▸ Teks Pilihan:
┄┄┄┄┄┄┄┄┄┄

KARANGANYAR TENTERAM


Senin, 12 Mei 2014

Sejarah Telaga Madirdo


Pada suatu ketika, tersebutlah seorang resi sakti mandraguna bernama Gutama yang tinggal di Pertapaan Agrastina. Kerena kesaktiannya, Resi Gutama pernah membantu para dewa menyelamatkan kahyangan, dan atas jasanya ini, Batara Guru menghadiahi sang resi seorang bidadari bernama Dewi Indradi (Windradi) sebagai istrinya. Walalupun Dewi Indradi sebenarnya lebih menyukai Batara Surya (Dewa Matahari), dia menerima Resi Gutama sebagai suaminya.

Sebelum menikah, Batara Surya menghadiahi Dewi Indradi sebuah mustika bernama Cupu Manik Astagina. Cupu adalah suatu wadah berbentuk bundar kecil terbuat dari kayu atau logam, sedang manik adalah permata. Kesaktian Cupu Manik Astagina adalah dapat memperlihatkan tempat-tempat di dunia tanpa harus mendatanginya.

Telaga kecil di lereng Gunung Lawu yang sejuk.

Cermin. Dengan air yang sangat jernih, memantulkan apa yang ada diatasnya, tapi jika di dekati, dasar telaga dapat terlihat jelas.

┄┄┄┄┄┄┄┄┄┄

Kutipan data
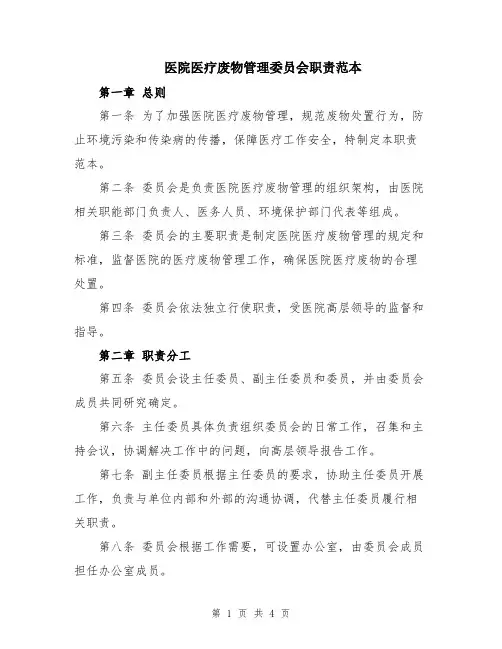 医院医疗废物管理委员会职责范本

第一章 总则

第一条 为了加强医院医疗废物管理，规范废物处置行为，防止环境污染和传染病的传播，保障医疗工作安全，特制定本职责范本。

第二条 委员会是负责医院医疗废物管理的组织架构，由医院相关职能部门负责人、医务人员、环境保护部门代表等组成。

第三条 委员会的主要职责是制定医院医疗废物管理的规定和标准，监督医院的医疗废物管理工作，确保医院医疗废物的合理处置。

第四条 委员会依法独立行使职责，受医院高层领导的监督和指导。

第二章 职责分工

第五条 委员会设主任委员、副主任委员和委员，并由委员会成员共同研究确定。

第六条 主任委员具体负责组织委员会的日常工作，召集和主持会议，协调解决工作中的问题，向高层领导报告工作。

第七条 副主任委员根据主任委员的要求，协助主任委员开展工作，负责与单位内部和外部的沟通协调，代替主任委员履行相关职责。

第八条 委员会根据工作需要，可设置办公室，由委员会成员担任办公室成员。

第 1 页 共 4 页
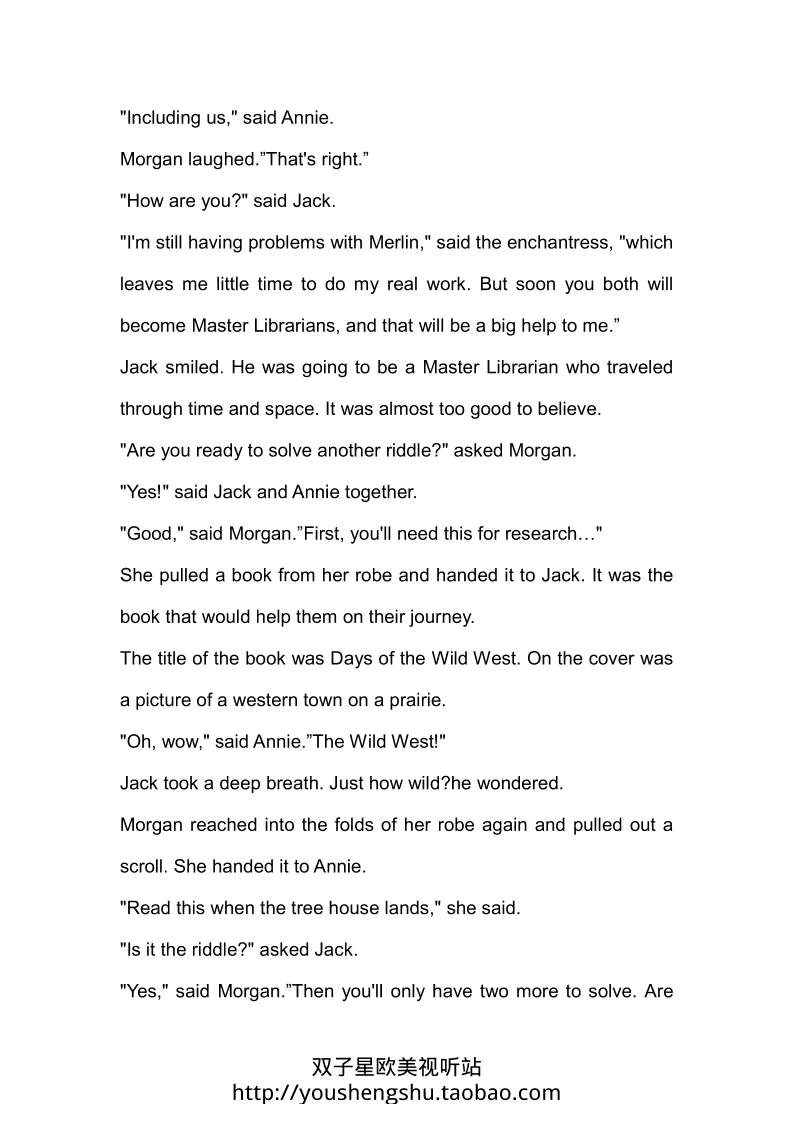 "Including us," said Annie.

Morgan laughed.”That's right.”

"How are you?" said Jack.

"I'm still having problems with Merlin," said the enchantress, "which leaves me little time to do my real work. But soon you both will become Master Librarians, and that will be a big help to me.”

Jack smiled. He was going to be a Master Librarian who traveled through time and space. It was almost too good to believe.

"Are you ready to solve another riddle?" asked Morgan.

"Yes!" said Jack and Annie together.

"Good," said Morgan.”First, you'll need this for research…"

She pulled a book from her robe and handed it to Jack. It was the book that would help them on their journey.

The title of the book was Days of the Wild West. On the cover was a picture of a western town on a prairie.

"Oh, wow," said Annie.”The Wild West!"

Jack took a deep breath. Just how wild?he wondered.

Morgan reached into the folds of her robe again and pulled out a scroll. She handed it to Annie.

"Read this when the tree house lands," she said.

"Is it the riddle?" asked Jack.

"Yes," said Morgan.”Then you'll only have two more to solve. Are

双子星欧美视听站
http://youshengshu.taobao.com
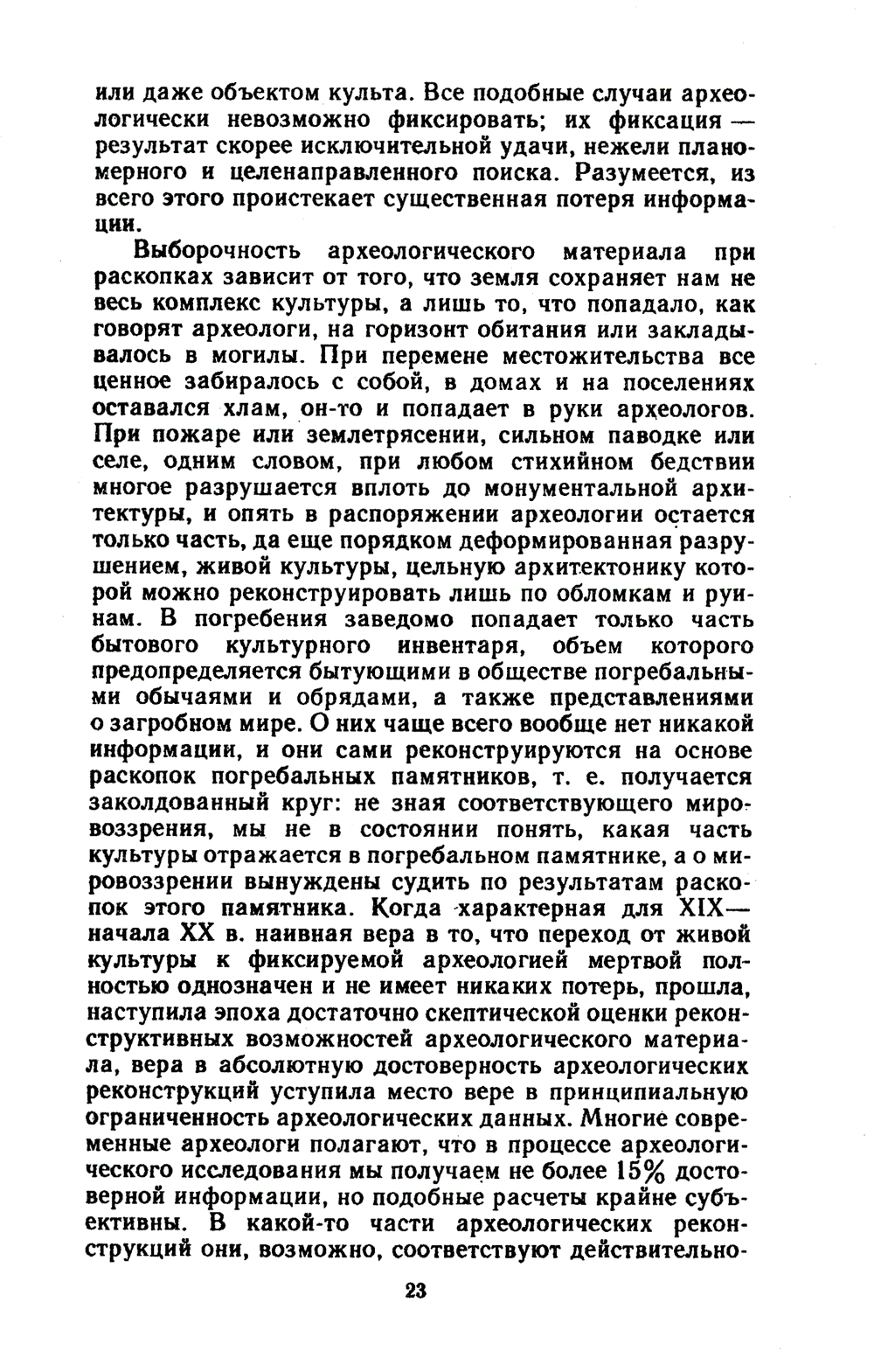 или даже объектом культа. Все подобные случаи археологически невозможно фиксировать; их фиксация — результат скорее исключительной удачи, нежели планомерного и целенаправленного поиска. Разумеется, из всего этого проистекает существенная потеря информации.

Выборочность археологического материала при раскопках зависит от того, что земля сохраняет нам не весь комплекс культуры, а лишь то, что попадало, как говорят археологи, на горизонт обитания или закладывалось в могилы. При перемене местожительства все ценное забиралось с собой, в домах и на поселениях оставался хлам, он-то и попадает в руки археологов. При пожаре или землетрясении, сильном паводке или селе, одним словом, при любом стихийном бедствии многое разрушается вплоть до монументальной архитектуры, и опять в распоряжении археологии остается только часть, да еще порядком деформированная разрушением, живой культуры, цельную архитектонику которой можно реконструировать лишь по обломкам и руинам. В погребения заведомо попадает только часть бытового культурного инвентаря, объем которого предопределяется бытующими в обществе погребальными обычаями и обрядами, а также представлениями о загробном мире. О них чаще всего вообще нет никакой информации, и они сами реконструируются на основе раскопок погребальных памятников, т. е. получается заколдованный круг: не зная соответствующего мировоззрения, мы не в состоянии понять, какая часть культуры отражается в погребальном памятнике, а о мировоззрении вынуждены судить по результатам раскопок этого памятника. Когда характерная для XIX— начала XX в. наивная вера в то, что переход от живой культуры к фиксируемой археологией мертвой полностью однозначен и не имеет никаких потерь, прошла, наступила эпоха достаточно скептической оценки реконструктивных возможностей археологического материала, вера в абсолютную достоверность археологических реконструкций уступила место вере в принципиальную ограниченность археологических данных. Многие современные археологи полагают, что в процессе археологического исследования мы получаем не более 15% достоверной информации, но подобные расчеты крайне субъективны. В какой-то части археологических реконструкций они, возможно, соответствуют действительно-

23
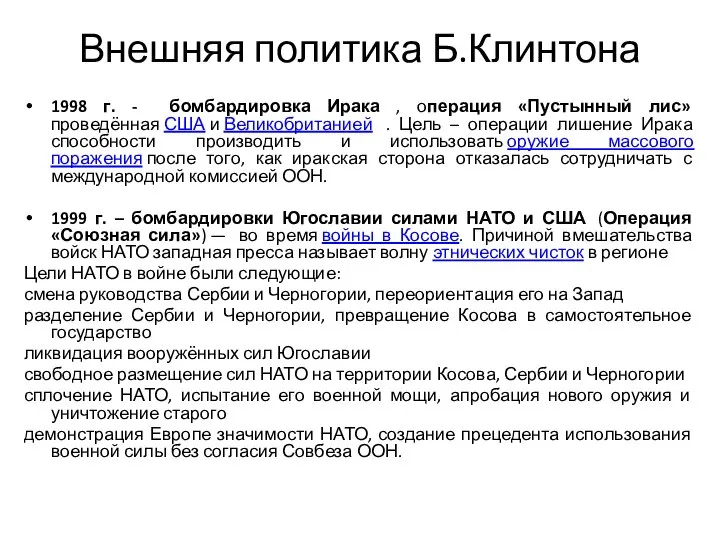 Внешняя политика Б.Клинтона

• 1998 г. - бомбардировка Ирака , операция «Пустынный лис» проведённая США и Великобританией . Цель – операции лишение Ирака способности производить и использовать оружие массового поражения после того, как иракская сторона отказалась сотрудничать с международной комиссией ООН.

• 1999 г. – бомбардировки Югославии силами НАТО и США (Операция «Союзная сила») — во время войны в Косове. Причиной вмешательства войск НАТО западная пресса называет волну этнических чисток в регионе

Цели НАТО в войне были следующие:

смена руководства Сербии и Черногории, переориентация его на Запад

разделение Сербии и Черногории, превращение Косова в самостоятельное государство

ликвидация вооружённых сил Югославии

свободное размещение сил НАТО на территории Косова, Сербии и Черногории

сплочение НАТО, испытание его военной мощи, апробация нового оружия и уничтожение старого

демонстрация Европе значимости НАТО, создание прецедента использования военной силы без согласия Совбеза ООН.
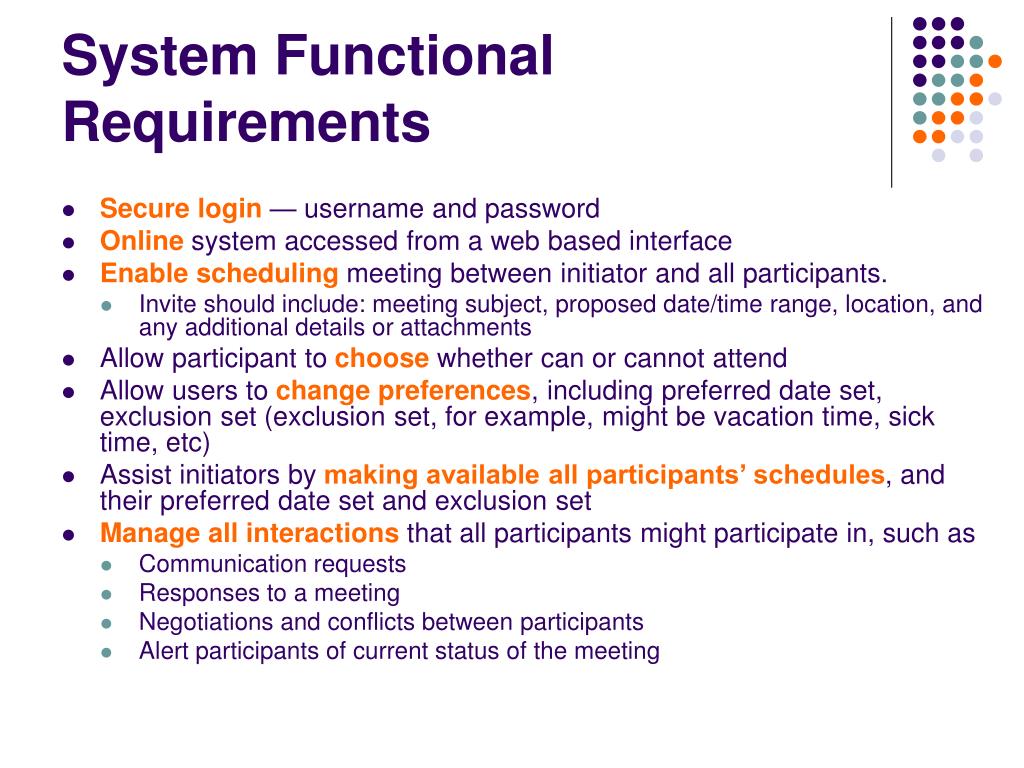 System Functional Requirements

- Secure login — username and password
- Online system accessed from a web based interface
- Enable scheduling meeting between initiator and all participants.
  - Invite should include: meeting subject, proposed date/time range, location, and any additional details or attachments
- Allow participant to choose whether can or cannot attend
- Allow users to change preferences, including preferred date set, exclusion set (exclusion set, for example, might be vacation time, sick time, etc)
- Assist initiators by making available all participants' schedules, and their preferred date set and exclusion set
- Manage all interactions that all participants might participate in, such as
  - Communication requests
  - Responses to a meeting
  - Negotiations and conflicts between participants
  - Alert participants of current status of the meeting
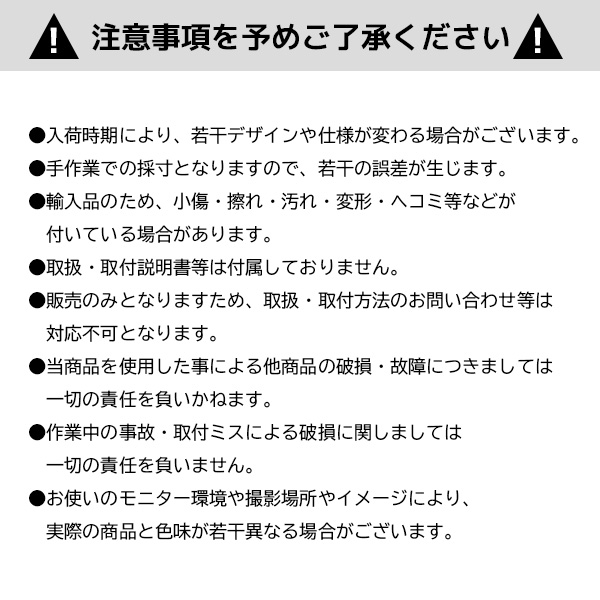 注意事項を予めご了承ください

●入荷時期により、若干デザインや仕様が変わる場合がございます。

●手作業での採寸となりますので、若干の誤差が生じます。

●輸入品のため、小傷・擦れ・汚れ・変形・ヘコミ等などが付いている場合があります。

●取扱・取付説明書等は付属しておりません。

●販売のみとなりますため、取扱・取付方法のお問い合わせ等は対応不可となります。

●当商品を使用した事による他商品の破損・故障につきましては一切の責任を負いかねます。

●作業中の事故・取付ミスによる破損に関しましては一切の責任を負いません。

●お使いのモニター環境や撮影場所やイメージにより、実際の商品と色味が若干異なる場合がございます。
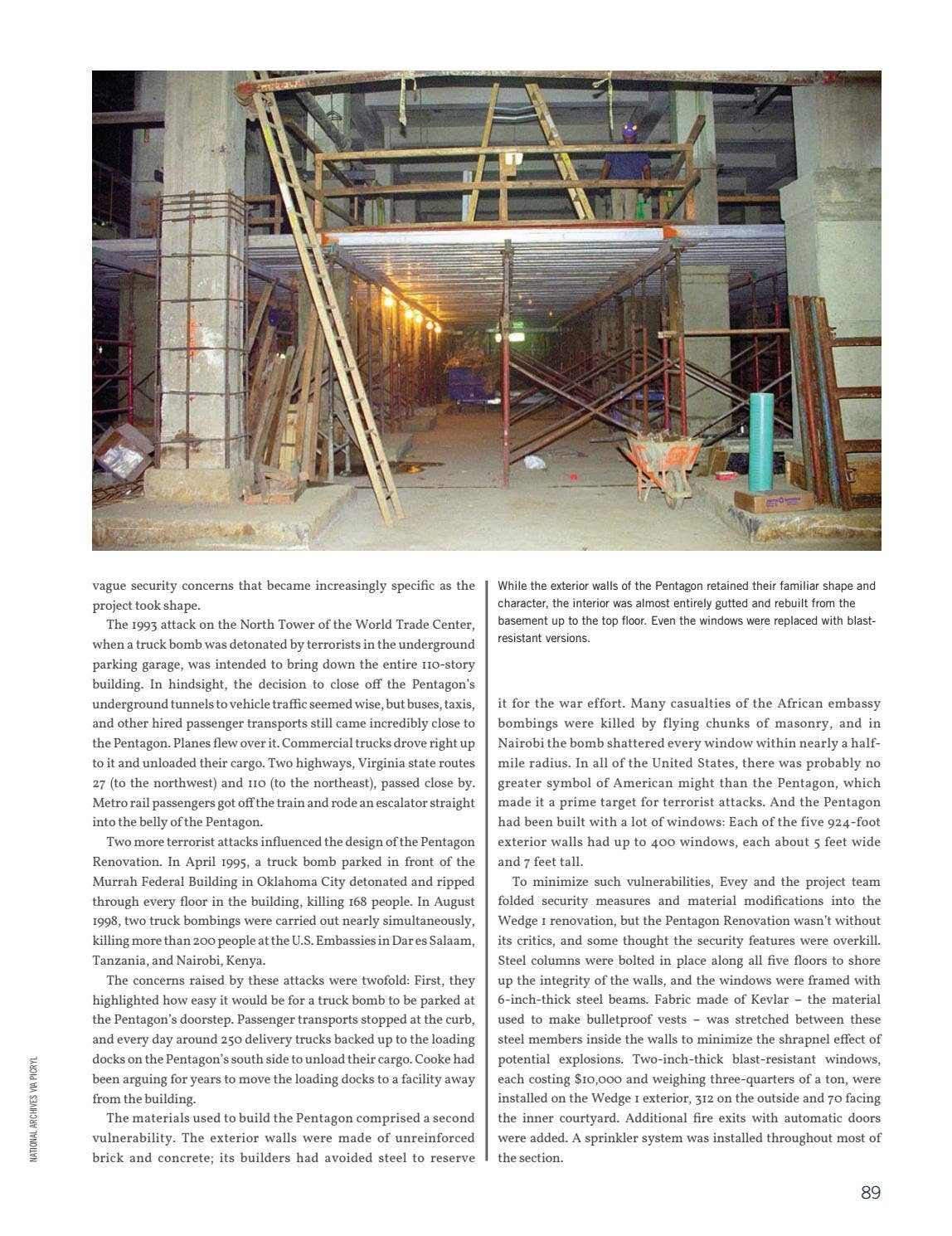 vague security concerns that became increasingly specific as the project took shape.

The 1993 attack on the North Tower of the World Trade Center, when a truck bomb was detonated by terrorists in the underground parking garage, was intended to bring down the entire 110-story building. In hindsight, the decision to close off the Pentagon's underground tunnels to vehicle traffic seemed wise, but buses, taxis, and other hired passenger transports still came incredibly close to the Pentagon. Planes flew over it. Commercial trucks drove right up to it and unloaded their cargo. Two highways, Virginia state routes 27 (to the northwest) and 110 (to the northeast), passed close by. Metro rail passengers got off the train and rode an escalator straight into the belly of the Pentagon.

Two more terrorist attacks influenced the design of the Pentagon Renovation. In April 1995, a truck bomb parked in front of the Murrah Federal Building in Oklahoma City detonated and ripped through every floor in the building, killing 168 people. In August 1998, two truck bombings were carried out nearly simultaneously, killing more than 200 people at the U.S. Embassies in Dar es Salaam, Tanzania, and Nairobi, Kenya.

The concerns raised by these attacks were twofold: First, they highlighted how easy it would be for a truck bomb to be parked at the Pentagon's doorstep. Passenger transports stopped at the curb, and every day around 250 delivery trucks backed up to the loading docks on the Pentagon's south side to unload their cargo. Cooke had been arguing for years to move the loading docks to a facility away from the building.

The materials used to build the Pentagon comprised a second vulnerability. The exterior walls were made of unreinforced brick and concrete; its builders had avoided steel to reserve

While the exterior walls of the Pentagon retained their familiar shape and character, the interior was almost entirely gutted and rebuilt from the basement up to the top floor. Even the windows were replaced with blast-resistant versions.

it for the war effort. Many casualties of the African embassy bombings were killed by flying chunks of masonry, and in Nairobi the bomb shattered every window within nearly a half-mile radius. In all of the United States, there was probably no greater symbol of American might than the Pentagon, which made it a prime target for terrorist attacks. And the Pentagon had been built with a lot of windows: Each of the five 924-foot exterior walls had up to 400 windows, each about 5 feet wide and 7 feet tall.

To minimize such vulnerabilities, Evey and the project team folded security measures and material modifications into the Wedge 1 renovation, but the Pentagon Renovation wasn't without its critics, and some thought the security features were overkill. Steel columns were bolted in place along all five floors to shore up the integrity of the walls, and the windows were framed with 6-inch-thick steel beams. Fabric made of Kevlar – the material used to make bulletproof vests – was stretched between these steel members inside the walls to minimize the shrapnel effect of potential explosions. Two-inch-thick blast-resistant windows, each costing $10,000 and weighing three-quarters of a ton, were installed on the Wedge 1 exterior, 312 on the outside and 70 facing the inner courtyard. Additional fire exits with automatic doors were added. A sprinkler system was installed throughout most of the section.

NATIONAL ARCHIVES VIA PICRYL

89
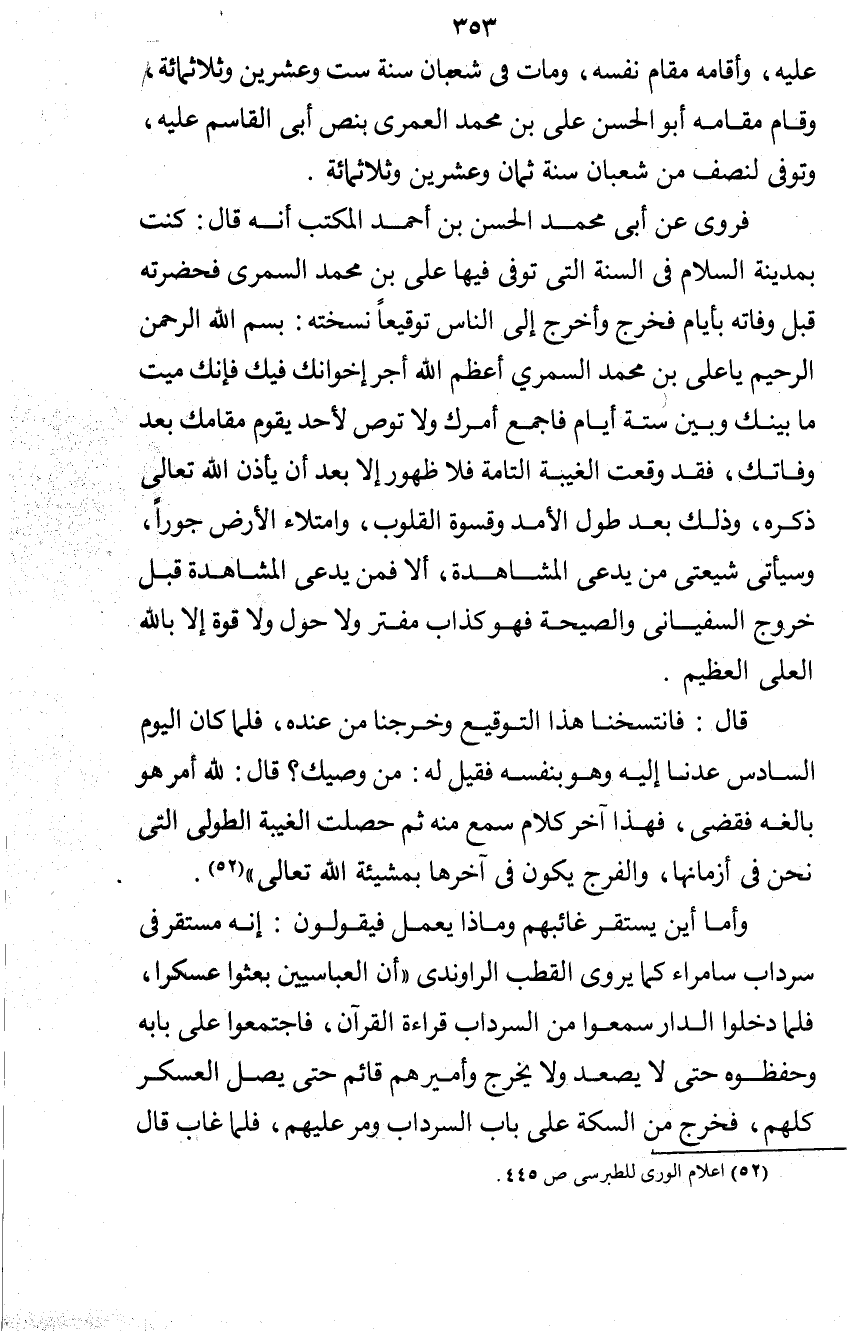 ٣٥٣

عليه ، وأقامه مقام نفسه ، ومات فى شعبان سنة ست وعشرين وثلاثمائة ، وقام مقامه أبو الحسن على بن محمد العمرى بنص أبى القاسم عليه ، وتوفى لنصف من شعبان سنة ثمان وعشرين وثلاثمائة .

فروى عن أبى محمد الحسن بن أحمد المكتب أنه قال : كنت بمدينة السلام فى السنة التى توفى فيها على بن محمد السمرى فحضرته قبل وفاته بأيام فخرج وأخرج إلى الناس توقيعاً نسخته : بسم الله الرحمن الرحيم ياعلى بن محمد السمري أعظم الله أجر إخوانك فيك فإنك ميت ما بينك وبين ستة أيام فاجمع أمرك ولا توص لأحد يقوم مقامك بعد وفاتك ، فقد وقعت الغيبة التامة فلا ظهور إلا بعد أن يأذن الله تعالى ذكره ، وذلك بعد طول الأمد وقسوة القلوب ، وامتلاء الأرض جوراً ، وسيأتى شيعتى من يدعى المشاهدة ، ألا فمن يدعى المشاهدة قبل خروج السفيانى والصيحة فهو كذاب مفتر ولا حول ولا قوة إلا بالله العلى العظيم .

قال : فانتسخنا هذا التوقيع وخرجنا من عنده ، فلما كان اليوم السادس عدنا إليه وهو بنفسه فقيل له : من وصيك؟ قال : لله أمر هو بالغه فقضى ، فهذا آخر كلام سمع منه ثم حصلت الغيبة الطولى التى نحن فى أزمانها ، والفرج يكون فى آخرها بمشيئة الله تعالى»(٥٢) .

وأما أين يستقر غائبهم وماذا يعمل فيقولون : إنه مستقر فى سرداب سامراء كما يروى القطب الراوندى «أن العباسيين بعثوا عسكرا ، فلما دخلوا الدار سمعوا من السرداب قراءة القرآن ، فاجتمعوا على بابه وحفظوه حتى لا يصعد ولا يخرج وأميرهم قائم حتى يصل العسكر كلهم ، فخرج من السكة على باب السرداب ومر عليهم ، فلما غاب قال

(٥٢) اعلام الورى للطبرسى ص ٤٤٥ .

┄┄┄┄┄┄┄┄┄┄

▸ Soal dan Tugas:
a. Gandakan persis bagian dari teks tentang Telaga Madirdo, mulai dari "Senin, 12 Mei" dan terus sampai "Lawu yang sejuk.".
b. Menurut teks tentang Telaga Madirdo, apa nama mustika yang dihadiahkan Batara Surya kepada Dewi Indradi?
c. Berdasarkan teks tentang Telaga Madirdo, jelaskan mengapa Batara Guru menghadiahi Resi Gutama seorang bidadari sebagai istrinya.
Baris-baris data tersebut tidak berperan apa pun di sini.

▸ Jawaban Bernomor:
a.
Senin, 12 Mei 2014

Sejarah Telaga Madirdo


Pada suatu ketika, tersebutlah seorang resi sakti mandraguna bernama Gutama yang tinggal di Pertapaan Agrastina. Kerena kesaktiannya, Resi Gutama pernah membantu para dewa menyelamatkan kahyangan, dan atas jasanya ini, Batara Guru menghadiahi sang resi seorang bidadari bernama Dewi Indradi (Windradi) sebagai istrinya. Walalupun Dewi Indradi sebenarnya lebih menyukai Batara Surya (Dewa Matahari), dia menerima Resi Gutama sebagai suaminya.

Sebelum menikah, Batara Surya menghadiahi Dewi Indradi sebuah mustika bernama Cupu Manik Astagina. Cupu adalah suatu wadah berbentuk bundar kecil terbuat dari kayu atau logam, sedang manik adalah permata. Kesaktian Cupu Manik Astagina adalah dapat memperlihatkan tempat-tempat di dunia tanpa harus mendatanginya.

Telaga kecil di lereng Gunung Lawu yang sejuk.

b. Cupu Manik Astagina.

c. Dengan kesaktiannya, Resi Gutama pernah membantu para dewa menyelamatkan kahyangan. Atas jasa itu, Batara Guru menghadiahinya bidadari bernama Dewi Indradi sebagai istri.